**REQUIREMENTS:** Identify every line in the items that contains the word "pixels", and copy each of those lines in full.

**MATERIAL FOR THIS EXERCISE:**
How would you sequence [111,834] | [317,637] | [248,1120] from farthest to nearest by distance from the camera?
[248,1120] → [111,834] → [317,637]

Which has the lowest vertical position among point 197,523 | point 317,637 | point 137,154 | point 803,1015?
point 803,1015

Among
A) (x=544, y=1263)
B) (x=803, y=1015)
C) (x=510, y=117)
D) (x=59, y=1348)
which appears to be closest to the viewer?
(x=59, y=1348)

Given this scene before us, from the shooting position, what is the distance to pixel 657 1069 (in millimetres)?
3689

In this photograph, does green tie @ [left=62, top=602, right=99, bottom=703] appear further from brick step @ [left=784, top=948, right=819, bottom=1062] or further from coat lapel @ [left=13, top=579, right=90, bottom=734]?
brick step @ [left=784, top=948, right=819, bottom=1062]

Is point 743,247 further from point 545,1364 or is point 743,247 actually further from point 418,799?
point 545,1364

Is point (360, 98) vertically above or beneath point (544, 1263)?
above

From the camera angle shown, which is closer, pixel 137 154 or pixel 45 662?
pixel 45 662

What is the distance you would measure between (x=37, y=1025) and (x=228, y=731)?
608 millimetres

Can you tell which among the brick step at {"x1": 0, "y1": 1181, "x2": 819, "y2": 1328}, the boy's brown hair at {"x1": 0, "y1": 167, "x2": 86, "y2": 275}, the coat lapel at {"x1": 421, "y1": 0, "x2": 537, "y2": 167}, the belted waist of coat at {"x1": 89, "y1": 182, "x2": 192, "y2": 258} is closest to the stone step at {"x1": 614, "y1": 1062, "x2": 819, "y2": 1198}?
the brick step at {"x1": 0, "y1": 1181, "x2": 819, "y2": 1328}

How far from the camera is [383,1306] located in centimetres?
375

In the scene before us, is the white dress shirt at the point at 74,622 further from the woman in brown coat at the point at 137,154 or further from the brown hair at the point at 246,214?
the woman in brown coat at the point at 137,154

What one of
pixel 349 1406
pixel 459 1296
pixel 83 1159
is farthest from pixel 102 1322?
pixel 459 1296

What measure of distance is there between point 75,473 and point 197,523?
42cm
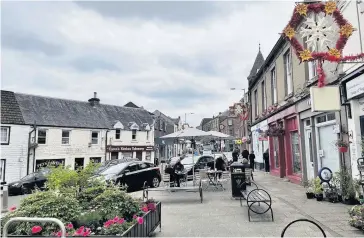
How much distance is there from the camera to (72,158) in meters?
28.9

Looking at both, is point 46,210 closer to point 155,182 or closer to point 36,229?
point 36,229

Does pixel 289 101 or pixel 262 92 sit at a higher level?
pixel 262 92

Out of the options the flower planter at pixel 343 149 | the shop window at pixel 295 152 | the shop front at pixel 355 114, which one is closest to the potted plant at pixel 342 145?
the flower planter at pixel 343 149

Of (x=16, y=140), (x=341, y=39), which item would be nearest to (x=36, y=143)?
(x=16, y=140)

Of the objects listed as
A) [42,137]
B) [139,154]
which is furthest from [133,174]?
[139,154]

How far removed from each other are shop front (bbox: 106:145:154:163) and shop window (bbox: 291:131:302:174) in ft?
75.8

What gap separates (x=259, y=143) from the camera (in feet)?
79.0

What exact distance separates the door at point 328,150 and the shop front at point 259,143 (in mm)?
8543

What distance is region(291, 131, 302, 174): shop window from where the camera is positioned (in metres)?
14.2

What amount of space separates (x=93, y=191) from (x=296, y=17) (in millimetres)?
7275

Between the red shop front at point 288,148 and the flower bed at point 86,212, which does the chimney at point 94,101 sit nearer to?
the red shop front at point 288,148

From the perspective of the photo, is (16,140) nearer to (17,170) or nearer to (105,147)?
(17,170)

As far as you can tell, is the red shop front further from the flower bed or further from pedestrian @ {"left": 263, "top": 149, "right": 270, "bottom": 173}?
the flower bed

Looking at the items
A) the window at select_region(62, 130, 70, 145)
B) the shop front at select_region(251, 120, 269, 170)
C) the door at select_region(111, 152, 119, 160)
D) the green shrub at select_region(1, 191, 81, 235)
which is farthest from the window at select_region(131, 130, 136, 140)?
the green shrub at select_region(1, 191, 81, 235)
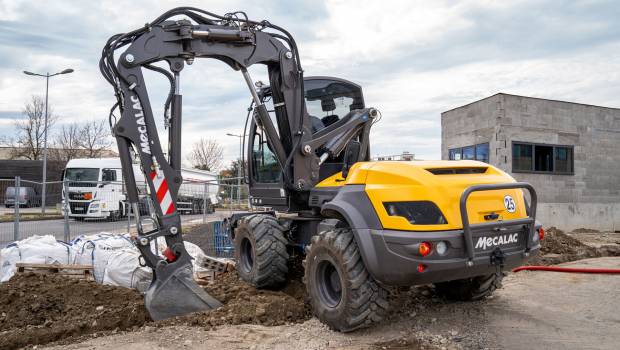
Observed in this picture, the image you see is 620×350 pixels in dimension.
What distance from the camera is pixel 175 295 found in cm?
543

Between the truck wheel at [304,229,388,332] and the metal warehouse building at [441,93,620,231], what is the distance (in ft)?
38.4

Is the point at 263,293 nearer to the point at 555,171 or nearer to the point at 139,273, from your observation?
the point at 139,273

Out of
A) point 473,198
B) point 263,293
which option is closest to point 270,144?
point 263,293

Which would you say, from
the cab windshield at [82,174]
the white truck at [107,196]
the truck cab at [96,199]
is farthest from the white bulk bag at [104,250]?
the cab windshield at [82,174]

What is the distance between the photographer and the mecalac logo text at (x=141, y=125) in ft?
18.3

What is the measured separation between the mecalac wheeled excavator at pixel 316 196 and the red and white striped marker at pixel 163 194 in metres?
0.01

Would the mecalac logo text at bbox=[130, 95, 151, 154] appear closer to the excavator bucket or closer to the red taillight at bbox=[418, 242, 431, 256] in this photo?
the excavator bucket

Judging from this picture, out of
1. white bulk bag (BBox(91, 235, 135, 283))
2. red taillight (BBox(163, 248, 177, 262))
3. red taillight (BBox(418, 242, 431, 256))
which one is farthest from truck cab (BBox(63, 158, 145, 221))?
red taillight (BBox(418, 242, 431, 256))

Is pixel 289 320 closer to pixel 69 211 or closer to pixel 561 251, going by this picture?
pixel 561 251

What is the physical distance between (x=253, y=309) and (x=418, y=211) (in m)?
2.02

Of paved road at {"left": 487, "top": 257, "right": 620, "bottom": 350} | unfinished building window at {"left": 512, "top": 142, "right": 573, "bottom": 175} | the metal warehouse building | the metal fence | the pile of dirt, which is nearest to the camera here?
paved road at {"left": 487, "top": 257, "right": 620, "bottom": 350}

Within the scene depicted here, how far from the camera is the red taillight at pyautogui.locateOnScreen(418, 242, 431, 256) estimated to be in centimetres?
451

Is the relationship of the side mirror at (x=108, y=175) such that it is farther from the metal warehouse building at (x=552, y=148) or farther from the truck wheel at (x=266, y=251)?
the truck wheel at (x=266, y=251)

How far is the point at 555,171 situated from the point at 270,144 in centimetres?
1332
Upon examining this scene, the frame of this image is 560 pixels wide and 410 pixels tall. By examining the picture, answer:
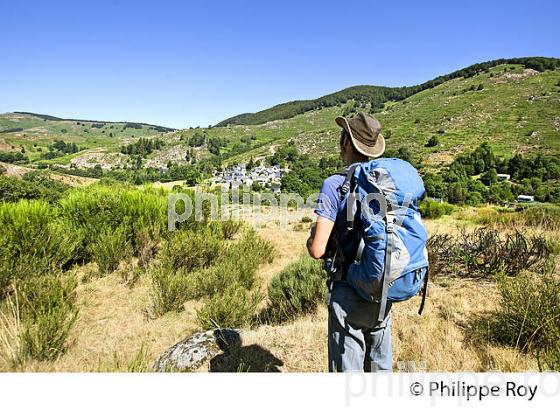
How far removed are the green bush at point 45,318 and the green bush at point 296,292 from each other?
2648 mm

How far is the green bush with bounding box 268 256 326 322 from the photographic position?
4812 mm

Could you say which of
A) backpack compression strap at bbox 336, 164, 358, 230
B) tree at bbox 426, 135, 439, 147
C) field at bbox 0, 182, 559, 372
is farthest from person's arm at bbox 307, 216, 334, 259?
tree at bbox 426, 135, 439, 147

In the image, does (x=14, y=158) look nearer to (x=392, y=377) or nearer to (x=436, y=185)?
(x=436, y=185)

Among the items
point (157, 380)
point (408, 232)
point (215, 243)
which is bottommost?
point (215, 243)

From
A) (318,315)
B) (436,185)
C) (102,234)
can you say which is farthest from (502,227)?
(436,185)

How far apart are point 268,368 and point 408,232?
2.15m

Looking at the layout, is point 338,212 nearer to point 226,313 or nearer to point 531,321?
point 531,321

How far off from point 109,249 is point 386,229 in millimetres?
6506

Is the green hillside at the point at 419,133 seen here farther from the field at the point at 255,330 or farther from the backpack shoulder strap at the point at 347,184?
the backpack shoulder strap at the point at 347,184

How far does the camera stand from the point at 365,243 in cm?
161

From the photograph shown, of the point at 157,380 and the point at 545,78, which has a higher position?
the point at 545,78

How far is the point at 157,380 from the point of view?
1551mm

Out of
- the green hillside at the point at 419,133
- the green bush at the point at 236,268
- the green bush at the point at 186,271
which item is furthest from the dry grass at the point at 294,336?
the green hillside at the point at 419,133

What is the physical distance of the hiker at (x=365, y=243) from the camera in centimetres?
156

--

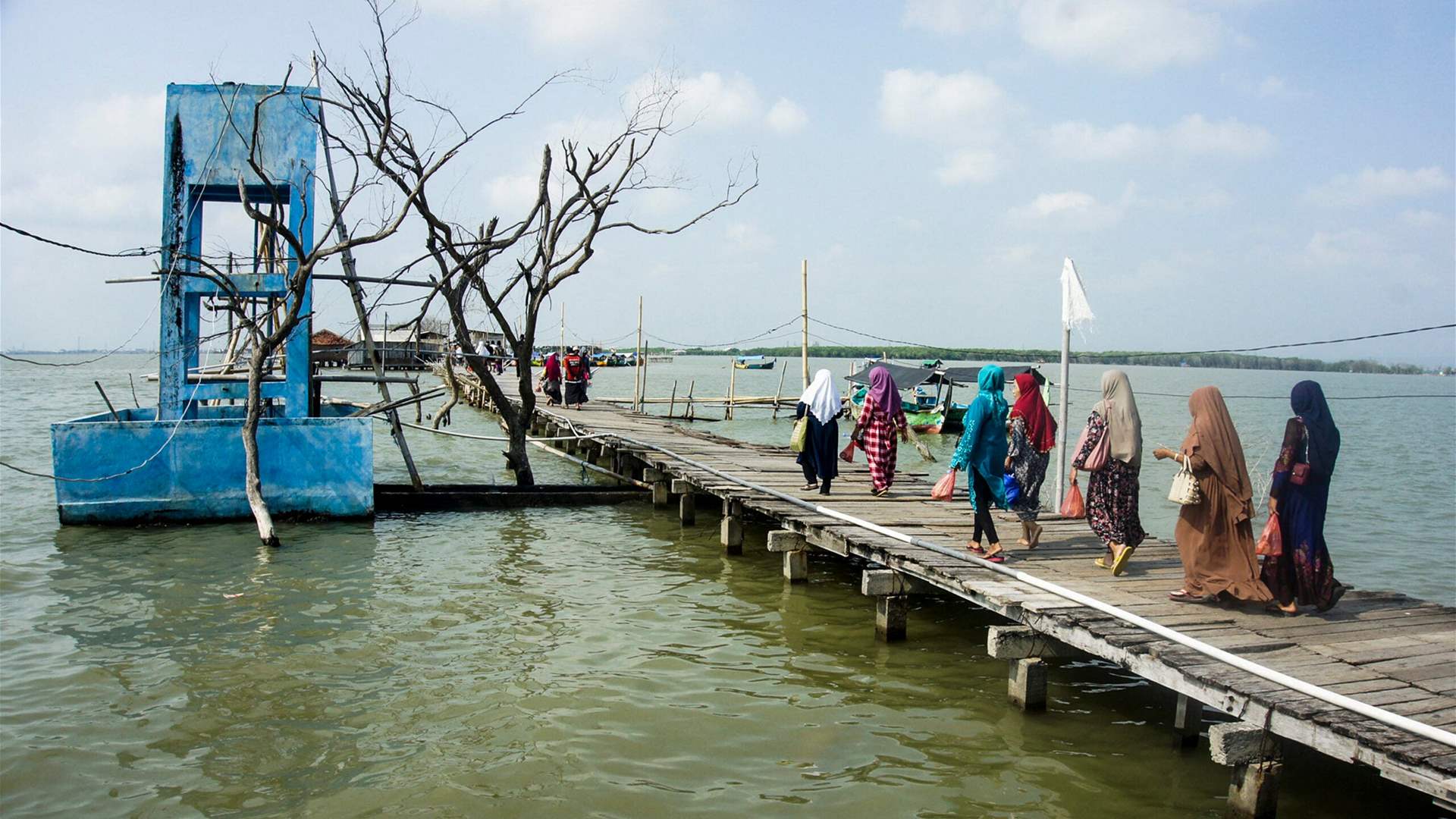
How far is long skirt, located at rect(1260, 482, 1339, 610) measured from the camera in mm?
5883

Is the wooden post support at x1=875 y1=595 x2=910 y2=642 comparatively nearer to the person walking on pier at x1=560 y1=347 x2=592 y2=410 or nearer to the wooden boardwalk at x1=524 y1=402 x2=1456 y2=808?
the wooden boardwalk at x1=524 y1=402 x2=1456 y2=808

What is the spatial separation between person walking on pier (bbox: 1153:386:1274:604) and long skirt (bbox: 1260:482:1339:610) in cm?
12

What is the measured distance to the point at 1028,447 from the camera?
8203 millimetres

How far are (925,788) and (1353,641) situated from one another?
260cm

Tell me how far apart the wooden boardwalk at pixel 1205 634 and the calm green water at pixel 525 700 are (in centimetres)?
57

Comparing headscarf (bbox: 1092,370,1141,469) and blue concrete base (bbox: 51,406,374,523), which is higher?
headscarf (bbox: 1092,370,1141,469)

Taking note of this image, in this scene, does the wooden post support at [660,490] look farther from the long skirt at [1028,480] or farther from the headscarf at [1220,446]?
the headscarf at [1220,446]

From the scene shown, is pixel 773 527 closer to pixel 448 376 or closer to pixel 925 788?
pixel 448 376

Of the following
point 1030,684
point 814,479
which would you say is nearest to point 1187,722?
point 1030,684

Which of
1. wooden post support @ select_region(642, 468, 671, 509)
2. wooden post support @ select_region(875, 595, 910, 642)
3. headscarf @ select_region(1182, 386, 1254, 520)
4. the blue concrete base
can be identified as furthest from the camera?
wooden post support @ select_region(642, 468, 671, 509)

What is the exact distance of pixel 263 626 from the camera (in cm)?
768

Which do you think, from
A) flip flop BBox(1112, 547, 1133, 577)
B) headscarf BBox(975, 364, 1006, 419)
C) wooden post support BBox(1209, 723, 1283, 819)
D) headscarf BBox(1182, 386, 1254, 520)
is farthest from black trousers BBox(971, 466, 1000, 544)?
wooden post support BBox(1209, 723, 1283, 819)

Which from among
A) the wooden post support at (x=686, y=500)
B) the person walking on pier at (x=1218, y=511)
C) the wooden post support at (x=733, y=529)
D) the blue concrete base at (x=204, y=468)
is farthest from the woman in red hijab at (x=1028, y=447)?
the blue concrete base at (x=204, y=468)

---

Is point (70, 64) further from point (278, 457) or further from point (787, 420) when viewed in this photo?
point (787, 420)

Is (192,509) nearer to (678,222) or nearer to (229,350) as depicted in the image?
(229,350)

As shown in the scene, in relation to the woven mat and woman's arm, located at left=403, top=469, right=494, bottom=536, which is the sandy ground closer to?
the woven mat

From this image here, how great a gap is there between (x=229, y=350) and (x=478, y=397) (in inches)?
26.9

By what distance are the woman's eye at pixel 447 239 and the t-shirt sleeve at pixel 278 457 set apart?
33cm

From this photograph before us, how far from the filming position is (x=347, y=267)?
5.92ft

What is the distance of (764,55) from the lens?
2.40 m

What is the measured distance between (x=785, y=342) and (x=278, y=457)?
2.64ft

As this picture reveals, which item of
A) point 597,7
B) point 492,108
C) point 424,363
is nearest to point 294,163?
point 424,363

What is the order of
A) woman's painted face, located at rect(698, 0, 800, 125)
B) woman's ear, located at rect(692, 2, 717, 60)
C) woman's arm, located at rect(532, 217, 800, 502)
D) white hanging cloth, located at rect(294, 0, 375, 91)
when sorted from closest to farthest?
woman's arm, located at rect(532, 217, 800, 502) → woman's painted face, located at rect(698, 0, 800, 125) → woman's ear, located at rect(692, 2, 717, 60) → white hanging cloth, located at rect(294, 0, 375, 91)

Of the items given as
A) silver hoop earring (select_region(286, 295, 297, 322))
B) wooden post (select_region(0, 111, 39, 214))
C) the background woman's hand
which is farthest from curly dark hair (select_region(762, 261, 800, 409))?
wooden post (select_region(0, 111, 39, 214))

**EXERCISE SOLUTION:**
Observed in this picture, the image you see is 620×350 pixels in dimension.
Upon examining this scene, the frame of this image is 560 pixels wide and 410 pixels tall. By examining the picture, answer:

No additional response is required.